Steven M. Haas is a partner and Meghan Garrant is an associate at Hunton Andrews Kurth LLP. This post is based on a Hunton Andrews Kurth publication, and is part of the Delaware law series; links to other posts in the series are available here. Related research from the Program on Corporate Governance includes Independent Directors and Controlling Shareholders, by Lucian Bebchuk and Assaf Hamdani (discussed on the Forum here).

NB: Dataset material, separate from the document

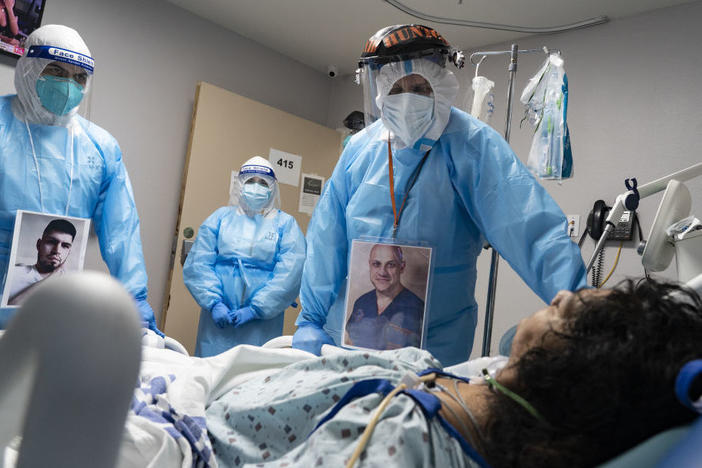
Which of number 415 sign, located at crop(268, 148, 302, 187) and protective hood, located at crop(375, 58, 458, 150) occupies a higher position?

The Delaware Court of Chancery recently held that individual members of Rouse Properties Inc.’s board of directors, who negotiated and approved a merger with the company’s largest stockholder in 2016, were protected under Corwin [1] by the business judgment rule from claims by plaintiff stockholders that the board, allegedly controlled by the stockholder, had breached their fiduciary duties.
Background
In Re Rouse Properties, Inc. Fiduciary Litigation [2] arose out of the 2016 merger between Rouse Properties Inc. (“Rouse”), a Delaware corporation and real estate investment trust, and Brookfield Asset Management, Inc. (“Brookfield”), a Canadian global asset management corporation. In January 2016, Brookfield, owning 33.5% of the outstanding shares of Rouse, made an offer to acquire all of Rouse’s remaining outstanding shares for $17 per share. In response, Rouse formed a special committee of independent directors to negotiate with Brookfield and consider strategic alternatives. The parties ultimately agreed on a price of $18.25 per share and signed a merger agreement, which was subsequently approved by 82.44% of Rouse’s non-Brookfield-affiliated shares.